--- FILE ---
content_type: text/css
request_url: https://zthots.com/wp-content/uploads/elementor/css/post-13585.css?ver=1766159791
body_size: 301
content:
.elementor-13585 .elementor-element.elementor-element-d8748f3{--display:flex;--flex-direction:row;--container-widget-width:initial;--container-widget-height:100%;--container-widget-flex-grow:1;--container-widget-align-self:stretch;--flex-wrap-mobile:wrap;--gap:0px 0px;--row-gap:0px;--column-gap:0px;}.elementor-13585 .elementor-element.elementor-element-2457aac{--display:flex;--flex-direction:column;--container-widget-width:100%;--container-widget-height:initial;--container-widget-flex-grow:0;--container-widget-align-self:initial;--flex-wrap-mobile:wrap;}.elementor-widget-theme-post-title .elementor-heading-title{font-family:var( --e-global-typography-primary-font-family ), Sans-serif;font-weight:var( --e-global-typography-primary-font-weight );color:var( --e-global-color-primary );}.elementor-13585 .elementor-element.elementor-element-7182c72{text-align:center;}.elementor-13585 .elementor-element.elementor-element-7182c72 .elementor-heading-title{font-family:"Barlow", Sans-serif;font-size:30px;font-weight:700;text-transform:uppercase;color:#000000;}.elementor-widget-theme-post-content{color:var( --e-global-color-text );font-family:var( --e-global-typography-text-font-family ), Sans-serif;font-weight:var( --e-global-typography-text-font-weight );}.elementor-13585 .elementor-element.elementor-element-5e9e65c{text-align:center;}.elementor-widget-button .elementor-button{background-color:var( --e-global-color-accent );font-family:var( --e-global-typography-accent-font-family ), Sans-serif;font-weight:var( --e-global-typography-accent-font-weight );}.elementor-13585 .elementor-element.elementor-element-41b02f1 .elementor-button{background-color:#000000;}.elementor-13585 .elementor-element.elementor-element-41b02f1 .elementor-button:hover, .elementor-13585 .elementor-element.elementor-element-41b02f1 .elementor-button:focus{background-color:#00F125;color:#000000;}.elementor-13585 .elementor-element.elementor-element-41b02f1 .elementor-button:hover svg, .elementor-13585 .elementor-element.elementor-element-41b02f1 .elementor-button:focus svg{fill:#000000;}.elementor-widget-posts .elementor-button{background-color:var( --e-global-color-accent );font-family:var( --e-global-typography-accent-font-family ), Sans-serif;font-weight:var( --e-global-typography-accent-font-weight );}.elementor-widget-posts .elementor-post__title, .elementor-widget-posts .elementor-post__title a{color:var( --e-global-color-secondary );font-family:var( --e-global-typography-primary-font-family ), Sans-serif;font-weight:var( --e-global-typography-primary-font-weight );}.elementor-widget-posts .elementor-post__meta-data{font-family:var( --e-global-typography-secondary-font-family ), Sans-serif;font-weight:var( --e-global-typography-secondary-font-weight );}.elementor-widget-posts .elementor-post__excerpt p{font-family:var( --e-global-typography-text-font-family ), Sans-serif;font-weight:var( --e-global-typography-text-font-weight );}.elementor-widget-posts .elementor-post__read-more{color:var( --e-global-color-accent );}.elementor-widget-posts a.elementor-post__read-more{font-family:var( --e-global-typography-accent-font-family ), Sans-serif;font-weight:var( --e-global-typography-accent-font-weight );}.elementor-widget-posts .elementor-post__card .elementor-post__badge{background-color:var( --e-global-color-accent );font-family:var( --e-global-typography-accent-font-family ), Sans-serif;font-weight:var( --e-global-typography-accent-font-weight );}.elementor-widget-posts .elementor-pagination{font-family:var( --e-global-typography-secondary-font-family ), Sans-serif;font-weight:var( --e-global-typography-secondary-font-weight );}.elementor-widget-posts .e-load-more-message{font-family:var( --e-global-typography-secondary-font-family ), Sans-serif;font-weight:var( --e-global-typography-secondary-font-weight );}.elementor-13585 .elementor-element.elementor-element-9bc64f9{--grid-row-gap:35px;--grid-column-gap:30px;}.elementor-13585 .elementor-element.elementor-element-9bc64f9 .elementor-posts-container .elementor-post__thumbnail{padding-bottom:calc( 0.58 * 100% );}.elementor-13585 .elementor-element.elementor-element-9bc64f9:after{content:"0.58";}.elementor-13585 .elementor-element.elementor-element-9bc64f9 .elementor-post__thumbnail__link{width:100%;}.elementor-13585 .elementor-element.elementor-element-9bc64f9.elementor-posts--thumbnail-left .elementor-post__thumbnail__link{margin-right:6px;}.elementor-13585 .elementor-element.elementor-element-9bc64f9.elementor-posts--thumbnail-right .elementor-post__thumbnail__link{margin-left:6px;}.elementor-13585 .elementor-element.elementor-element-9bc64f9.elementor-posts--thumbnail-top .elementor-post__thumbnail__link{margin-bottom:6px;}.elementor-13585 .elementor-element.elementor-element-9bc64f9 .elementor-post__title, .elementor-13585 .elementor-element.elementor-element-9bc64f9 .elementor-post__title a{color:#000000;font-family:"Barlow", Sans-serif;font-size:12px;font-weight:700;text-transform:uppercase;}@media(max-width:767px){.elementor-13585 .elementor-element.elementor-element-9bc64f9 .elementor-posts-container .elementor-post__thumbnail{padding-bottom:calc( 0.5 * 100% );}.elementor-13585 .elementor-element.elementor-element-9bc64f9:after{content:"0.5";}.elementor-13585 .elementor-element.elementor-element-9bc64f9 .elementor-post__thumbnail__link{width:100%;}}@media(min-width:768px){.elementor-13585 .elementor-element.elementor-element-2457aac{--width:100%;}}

------------------------------------------------

WORK TO COMPLETE ->
All the records above need to be restated exactly, line by line.

ANSWER AREA ->
--- FILE ---
content_type: text/css
request_url: https://zthots.com/wp-content/uploads/elementor/css/post-13585.css?ver=1766159791
body_size: 301
content:
.elementor-13585 .elementor-element.elementor-element-d8748f3{--display:flex;--flex-direction:row;--container-widget-width:initial;--container-widget-height:100%;--container-widget-flex-grow:1;--container-widget-align-self:stretch;--flex-wrap-mobile:wrap;--gap:0px 0px;--row-gap:0px;--column-gap:0px;}.elementor-13585 .elementor-element.elementor-element-2457aac{--display:flex;--flex-direction:column;--container-widget-width:100%;--container-widget-height:initial;--container-widget-flex-grow:0;--container-widget-align-self:initial;--flex-wrap-mobile:wrap;}.elementor-widget-theme-post-title .elementor-heading-title{font-family:var( --e-global-typography-primary-font-family ), Sans-serif;font-weight:var( --e-global-typography-primary-font-weight );color:var( --e-global-color-primary );}.elementor-13585 .elementor-element.elementor-element-7182c72{text-align:center;}.elementor-13585 .elementor-element.elementor-element-7182c72 .elementor-heading-title{font-family:"Barlow", Sans-serif;font-size:30px;font-weight:700;text-transform:uppercase;color:#000000;}.elementor-widget-theme-post-content{color:var( --e-global-color-text );font-family:var( --e-global-typography-text-font-family ), Sans-serif;font-weight:var( --e-global-typography-text-font-weight );}.elementor-13585 .elementor-element.elementor-element-5e9e65c{text-align:center;}.elementor-widget-button .elementor-button{background-color:var( --e-global-color-accent );font-family:var( --e-global-typography-accent-font-family ), Sans-serif;font-weight:var( --e-global-typography-accent-font-weight );}.elementor-13585 .elementor-element.elementor-element-41b02f1 .elementor-button{background-color:#000000;}.elementor-13585 .elementor-element.elementor-element-41b02f1 .elementor-button:hover, .elementor-13585 .elementor-element.elementor-element-41b02f1 .elementor-button:focus{background-color:#00F125;color:#000000;}.elementor-13585 .elementor-element.elementor-element-41b02f1 .elementor-button:hover svg, .elementor-13585 .elementor-element.elementor-element-41b02f1 .elementor-button:focus svg{fill:#000000;}.elementor-widget-posts .elementor-button{background-color:var( --e-global-color-accent );font-family:var( --e-global-typography-accent-font-family ), Sans-serif;font-weight:var( --e-global-typography-accent-font-weight );}.elementor-widget-posts .elementor-post__title, .elementor-widget-posts .elementor-post__title a{color:var( --e-global-color-secondary );font-family:var( --e-global-typography-primary-font-family ), Sans-serif;font-weight:var( --e-global-typography-primary-font-weight );}.elementor-widget-posts .elementor-post__meta-data{font-family:var( --e-global-typography-secondary-font-family ), Sans-serif;font-weight:var( --e-global-typography-secondary-font-weight );}.elementor-widget-posts .elementor-post__excerpt p{font-family:var( --e-global-typography-text-font-family ), Sans-serif;font-weight:var( --e-global-typography-text-font-weight );}.elementor-widget-posts .elementor-post__read-more{color:var( --e-global-color-accent );}.elementor-widget-posts a.elementor-post__read-more{font-family:var( --e-global-typography-accent-font-family ), Sans-serif;font-weight:var( --e-global-typography-accent-font-weight );}.elementor-widget-posts .elementor-post__card .elementor-post__badge{background-color:var( --e-global-color-accent );font-family:var( --e-global-typography-accent-font-family ), Sans-serif;font-weight:var( --e-global-typography-accent-font-weight );}.elementor-widget-posts .elementor-pagination{font-family:var( --e-global-typography-secondary-font-family ), Sans-serif;font-weight:var( --e-global-typography-secondary-font-weight );}.elementor-widget-posts .e-load-more-message{font-family:var( --e-global-typography-secondary-font-family ), Sans-serif;font-weight:var( --e-global-typography-secondary-font-weight );}.elementor-13585 .elementor-element.elementor-element-9bc64f9{--grid-row-gap:35px;--grid-column-gap:30px;}.elementor-13585 .elementor-element.elementor-element-9bc64f9 .elementor-posts-container .elementor-post__thumbnail{padding-bottom:calc( 0.58 * 100% );}.elementor-13585 .elementor-element.elementor-element-9bc64f9:after{content:"0.58";}.elementor-13585 .elementor-element.elementor-element-9bc64f9 .elementor-post__thumbnail__link{width:100%;}.elementor-13585 .elementor-element.elementor-element-9bc64f9.elementor-posts--thumbnail-left .elementor-post__thumbnail__link{margin-right:6px;}.elementor-13585 .elementor-element.elementor-element-9bc64f9.elementor-posts--thumbnail-right .elementor-post__thumbnail__link{margin-left:6px;}.elementor-13585 .elementor-element.elementor-element-9bc64f9.elementor-posts--thumbnail-top .elementor-post__thumbnail__link{margin-bottom:6px;}.elementor-13585 .elementor-element.elementor-element-9bc64f9 .elementor-post__title, .elementor-13585 .elementor-element.elementor-element-9bc64f9 .elementor-post__title a{color:#000000;font-family:"Barlow", Sans-serif;font-size:12px;font-weight:700;text-transform:uppercase;}@media(max-width:767px){.elementor-13585 .elementor-element.elementor-element-9bc64f9 .elementor-posts-container .elementor-post__thumbnail{padding-bottom:calc( 0.5 * 100% );}.elementor-13585 .elementor-element.elementor-element-9bc64f9:after{content:"0.5";}.elementor-13585 .elementor-element.elementor-element-9bc64f9 .elementor-post__thumbnail__link{width:100%;}}@media(min-width:768px){.elementor-13585 .elementor-element.elementor-element-2457aac{--width:100%;}}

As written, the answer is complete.